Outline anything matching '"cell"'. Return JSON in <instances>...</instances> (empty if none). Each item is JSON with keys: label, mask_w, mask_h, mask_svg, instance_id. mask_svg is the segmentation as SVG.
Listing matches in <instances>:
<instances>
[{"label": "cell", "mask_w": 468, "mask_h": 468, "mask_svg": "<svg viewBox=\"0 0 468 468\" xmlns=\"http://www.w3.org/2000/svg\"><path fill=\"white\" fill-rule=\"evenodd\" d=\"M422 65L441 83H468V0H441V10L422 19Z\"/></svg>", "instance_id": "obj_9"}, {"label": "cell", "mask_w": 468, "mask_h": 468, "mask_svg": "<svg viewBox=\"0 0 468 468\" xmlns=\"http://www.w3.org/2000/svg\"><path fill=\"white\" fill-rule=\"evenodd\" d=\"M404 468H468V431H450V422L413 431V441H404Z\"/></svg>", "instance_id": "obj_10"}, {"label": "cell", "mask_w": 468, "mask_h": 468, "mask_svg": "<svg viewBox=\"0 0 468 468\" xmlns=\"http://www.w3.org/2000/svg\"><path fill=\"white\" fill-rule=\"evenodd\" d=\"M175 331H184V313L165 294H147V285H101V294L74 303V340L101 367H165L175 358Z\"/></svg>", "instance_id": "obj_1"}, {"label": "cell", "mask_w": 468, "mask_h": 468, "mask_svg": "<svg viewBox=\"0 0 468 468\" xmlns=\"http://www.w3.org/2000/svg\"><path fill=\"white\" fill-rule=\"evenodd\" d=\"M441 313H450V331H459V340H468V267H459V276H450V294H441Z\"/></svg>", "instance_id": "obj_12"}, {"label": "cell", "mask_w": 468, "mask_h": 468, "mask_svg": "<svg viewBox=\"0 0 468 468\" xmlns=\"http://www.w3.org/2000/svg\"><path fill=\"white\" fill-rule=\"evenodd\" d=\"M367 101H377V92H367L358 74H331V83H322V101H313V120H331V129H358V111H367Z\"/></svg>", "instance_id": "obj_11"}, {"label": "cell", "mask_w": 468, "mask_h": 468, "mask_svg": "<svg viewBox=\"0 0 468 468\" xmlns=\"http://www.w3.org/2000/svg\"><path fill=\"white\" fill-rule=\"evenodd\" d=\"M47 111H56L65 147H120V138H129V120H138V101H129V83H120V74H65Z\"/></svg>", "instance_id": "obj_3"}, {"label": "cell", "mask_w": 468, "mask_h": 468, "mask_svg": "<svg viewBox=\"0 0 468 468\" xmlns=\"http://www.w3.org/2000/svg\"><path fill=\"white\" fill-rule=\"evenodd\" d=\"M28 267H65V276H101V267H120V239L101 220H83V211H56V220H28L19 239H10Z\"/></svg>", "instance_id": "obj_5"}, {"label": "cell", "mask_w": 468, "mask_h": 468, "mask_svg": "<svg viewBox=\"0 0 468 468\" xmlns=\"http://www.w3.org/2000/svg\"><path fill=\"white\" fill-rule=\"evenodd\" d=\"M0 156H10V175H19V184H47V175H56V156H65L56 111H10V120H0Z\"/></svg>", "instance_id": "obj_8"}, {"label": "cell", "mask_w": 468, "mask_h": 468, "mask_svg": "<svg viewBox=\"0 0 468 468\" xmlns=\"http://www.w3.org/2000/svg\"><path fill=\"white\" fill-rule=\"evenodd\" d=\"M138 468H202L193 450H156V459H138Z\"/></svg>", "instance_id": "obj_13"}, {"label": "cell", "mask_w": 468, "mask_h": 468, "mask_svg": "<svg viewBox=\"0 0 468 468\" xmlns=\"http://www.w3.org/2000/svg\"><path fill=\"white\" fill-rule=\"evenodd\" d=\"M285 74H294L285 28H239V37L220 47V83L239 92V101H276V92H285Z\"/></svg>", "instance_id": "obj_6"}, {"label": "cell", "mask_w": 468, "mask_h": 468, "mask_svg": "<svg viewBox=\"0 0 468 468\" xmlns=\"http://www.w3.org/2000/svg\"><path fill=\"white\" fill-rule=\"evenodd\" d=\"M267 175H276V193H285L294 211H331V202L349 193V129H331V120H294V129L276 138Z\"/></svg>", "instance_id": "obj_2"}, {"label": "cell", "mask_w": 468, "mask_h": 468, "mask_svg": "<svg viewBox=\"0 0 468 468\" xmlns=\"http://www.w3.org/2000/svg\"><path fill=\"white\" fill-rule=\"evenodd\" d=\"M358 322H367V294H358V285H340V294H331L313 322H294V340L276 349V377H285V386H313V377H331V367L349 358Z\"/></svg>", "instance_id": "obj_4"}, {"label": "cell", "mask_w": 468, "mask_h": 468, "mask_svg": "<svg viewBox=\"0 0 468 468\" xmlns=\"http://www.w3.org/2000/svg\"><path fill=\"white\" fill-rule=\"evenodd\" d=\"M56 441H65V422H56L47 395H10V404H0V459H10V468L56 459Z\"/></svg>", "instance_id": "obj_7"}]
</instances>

...

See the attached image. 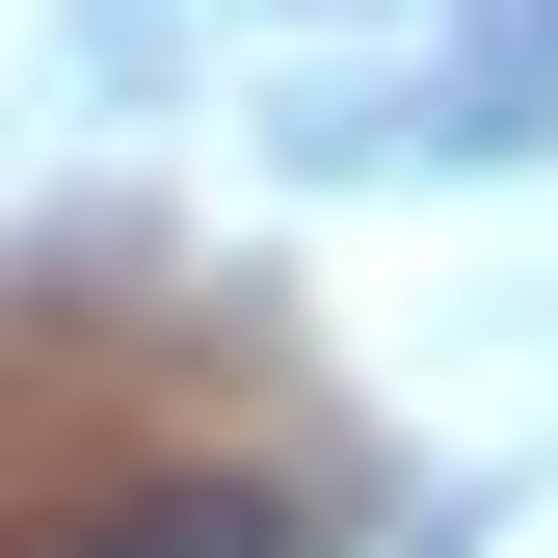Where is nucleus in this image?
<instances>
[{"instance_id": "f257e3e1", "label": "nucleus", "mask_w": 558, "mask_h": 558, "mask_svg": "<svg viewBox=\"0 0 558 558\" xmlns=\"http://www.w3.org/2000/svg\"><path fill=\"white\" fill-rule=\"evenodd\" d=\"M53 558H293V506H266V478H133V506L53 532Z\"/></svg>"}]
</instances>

==

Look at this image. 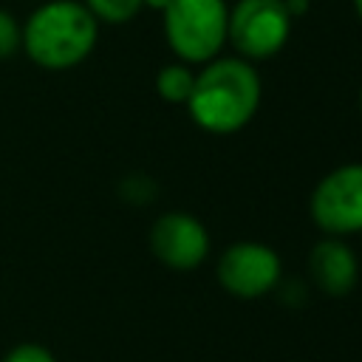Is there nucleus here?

**AIM OF THE EXERCISE**
Can you put the part of the records that opens with the line containing "Outline anything matching" and closes with the line containing "Listing matches in" into a JSON list of strings, one string per line, with blank lines left out?

**REPLY TO THE EXERCISE**
[
  "Outline anything matching '\"cell\"'. Return JSON in <instances>...</instances> (empty if none). Each item is JSON with keys: label, mask_w, mask_h, mask_svg, instance_id. mask_svg is the segmentation as SVG.",
  "Listing matches in <instances>:"
]